• **What this task involves**: Which rows below contain the word "millimetres"? Extract each one in full.

• **Data supplied**:
*-*-*

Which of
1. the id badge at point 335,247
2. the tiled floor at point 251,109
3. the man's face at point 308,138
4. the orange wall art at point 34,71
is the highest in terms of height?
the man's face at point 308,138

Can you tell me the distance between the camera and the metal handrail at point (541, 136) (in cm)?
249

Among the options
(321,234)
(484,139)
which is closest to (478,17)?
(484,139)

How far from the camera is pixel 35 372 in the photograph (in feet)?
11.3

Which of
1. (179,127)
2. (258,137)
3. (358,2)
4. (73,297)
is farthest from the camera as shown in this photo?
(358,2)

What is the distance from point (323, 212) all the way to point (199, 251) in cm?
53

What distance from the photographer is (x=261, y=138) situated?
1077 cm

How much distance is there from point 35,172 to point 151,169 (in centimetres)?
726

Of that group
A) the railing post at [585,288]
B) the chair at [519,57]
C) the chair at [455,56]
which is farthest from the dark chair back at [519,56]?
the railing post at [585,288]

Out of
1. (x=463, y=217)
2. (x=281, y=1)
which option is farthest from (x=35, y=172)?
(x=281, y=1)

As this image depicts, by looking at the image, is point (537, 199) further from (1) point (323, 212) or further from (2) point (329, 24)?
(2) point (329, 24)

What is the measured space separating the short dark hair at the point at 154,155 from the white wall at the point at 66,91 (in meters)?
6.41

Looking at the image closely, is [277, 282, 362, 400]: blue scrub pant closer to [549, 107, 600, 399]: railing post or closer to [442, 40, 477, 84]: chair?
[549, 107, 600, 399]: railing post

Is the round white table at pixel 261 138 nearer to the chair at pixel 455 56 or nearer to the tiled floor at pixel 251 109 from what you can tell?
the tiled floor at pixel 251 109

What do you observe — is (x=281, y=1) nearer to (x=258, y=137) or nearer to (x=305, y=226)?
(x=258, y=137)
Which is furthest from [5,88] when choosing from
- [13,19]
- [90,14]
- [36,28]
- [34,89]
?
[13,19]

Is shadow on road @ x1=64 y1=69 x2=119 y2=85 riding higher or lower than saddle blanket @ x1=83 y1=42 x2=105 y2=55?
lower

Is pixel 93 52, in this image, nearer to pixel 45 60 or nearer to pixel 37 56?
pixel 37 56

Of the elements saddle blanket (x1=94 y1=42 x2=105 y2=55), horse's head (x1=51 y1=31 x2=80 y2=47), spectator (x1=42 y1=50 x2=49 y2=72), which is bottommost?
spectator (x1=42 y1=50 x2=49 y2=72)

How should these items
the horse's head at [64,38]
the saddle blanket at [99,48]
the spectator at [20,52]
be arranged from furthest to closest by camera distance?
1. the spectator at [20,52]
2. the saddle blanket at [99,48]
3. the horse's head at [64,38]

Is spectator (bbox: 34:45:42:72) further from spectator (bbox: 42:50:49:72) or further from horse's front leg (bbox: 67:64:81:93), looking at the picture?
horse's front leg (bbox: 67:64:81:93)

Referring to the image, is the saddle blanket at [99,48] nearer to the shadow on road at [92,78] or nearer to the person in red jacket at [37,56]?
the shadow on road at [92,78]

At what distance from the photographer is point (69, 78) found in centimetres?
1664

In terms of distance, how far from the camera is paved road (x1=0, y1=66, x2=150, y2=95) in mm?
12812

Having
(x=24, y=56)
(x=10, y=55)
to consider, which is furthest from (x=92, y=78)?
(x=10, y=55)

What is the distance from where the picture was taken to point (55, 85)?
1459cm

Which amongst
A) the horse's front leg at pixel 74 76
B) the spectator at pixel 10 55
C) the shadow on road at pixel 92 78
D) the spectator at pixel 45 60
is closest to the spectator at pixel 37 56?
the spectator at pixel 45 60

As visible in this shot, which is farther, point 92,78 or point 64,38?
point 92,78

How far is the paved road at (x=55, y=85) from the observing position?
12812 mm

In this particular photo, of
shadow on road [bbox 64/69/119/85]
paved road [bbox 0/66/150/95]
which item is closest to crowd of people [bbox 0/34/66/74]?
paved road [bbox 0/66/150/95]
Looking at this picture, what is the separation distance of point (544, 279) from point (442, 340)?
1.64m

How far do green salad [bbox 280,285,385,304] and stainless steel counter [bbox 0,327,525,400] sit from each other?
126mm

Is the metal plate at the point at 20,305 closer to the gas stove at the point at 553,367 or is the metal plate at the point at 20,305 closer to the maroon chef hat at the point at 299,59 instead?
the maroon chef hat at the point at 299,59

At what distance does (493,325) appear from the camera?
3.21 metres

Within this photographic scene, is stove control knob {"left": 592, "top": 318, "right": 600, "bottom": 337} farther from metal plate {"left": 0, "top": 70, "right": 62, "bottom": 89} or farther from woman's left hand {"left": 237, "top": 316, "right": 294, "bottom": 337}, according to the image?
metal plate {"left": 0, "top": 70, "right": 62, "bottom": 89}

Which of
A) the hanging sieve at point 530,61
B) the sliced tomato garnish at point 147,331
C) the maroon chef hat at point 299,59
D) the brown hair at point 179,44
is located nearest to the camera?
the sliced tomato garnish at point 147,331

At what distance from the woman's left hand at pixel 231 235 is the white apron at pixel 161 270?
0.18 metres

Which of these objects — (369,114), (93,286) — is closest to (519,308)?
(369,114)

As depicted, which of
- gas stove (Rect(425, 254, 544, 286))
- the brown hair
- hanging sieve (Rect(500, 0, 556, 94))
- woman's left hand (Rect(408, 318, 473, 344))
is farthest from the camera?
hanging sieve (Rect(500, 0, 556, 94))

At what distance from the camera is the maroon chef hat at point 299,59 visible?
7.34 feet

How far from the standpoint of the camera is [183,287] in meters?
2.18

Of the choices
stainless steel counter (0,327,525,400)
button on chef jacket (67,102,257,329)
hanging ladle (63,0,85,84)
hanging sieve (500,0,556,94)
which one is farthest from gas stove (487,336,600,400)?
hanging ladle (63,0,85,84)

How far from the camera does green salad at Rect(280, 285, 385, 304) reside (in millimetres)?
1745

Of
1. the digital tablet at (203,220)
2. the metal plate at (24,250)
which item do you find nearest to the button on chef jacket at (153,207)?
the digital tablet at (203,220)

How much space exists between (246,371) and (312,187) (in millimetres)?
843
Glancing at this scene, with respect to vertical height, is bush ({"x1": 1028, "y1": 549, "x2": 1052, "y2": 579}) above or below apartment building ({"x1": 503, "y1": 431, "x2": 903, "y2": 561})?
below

*-*-*

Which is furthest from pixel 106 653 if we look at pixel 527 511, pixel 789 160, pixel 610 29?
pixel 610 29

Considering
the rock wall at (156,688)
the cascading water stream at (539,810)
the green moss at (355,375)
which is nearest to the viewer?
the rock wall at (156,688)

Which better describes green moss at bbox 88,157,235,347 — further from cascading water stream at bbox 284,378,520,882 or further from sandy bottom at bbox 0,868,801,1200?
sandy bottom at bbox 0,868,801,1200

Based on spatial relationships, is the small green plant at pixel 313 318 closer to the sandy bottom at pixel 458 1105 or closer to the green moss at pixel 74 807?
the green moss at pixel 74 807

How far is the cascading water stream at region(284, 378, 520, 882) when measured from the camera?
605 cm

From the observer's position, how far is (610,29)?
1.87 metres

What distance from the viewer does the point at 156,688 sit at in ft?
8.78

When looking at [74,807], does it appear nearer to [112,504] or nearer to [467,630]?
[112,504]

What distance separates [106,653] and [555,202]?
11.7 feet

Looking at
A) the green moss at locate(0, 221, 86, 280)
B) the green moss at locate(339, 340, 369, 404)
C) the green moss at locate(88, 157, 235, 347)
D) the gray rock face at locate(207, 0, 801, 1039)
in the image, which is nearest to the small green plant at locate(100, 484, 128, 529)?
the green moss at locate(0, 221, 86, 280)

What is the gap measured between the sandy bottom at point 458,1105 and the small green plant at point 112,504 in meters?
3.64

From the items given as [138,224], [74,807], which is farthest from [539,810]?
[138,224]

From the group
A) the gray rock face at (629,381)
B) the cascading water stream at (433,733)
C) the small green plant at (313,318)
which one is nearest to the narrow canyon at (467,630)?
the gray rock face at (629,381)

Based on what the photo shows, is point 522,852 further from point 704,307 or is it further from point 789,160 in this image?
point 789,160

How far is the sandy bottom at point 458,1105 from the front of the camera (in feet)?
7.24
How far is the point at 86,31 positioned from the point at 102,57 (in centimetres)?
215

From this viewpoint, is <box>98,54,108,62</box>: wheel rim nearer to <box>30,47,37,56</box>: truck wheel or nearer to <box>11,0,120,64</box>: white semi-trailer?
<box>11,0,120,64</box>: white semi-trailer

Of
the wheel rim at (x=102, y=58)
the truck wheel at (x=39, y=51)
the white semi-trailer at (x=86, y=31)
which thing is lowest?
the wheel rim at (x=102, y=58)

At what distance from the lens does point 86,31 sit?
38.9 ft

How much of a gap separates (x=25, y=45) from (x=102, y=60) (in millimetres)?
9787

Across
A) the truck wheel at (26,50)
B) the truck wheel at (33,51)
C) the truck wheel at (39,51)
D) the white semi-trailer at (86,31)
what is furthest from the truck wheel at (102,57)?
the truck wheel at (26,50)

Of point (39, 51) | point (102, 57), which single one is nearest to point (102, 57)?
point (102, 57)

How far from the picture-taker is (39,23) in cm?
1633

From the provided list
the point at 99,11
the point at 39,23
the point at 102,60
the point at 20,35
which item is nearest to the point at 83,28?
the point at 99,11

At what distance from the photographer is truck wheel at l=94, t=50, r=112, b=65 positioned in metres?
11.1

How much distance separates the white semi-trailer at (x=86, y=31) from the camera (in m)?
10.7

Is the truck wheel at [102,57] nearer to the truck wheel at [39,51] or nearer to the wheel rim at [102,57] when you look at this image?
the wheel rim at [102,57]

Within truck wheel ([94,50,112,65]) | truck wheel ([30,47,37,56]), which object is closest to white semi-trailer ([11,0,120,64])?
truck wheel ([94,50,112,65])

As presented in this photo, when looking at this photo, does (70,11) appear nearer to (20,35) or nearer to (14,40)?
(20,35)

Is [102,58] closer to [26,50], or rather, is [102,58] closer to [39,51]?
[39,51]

*-*-*

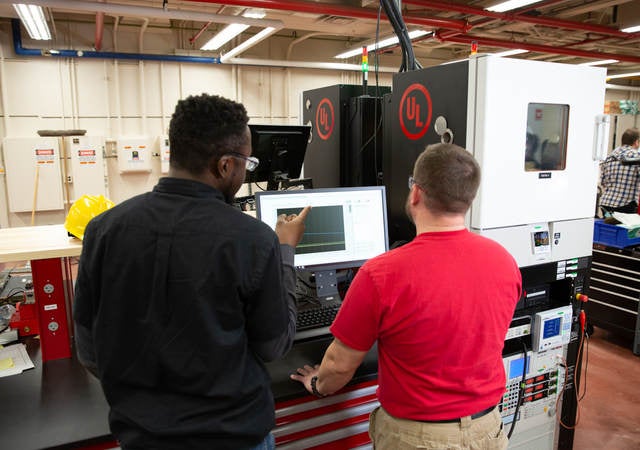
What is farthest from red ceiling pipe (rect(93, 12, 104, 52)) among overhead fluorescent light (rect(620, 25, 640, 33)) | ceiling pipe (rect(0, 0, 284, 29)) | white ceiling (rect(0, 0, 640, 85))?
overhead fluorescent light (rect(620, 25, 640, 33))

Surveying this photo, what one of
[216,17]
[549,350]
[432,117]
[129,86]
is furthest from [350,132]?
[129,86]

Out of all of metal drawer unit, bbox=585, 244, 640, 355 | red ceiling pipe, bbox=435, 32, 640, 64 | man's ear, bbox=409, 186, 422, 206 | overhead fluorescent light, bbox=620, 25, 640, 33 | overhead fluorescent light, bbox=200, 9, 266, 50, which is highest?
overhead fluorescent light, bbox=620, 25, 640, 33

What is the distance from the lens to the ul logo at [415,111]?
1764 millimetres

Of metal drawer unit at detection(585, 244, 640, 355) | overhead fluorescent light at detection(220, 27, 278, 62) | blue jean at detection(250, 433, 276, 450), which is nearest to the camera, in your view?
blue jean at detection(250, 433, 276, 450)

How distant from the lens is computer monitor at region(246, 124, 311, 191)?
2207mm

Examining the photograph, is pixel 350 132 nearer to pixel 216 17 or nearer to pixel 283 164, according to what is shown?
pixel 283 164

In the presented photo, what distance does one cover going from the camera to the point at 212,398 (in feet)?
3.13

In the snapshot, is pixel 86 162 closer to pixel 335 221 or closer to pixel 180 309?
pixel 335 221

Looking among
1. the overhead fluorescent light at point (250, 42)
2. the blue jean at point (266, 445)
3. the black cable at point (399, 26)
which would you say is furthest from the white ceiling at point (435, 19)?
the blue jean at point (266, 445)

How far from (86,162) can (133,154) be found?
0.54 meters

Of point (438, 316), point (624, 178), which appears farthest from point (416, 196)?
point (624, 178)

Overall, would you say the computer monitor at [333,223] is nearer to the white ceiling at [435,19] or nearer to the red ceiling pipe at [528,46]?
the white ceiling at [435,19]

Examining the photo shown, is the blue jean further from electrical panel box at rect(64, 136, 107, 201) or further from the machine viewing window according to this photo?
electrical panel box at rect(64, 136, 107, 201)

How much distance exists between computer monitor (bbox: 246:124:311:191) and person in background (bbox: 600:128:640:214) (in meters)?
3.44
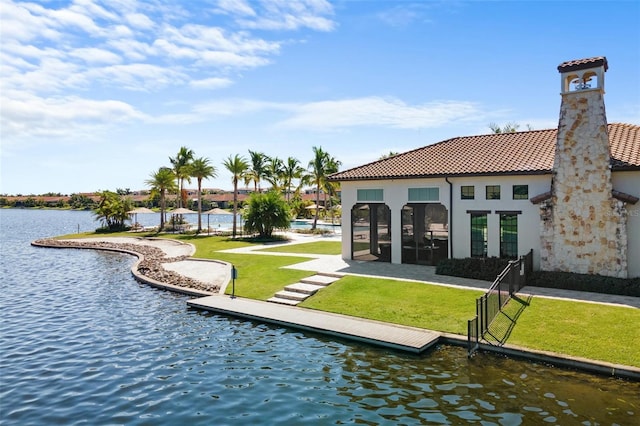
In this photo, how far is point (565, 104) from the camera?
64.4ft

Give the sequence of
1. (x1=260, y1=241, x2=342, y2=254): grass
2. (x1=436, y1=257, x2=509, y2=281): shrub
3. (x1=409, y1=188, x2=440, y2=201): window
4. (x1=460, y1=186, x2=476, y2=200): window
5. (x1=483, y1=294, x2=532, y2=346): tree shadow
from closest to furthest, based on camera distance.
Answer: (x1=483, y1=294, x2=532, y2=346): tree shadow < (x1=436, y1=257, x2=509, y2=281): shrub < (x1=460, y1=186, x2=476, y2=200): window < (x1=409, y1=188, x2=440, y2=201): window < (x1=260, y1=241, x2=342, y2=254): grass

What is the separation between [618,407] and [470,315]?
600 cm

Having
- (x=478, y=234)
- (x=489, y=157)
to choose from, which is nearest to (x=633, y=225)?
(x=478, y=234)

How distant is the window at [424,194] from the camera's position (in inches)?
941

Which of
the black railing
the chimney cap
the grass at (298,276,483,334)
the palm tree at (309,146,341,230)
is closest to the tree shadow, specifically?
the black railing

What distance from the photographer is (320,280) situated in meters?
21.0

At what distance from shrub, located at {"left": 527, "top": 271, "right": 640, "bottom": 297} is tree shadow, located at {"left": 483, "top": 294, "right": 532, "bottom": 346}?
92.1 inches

*-*-*

• **Complete response**:
How far from the camera does green salad at Rect(280, 285, 385, 304) reside (in millimetres)?
How much space exists between (246,371) and (312,187) (in millimetres)?
How much of a gap separates (x=25, y=45) from (x=102, y=60) (in millimetres)?
1764 millimetres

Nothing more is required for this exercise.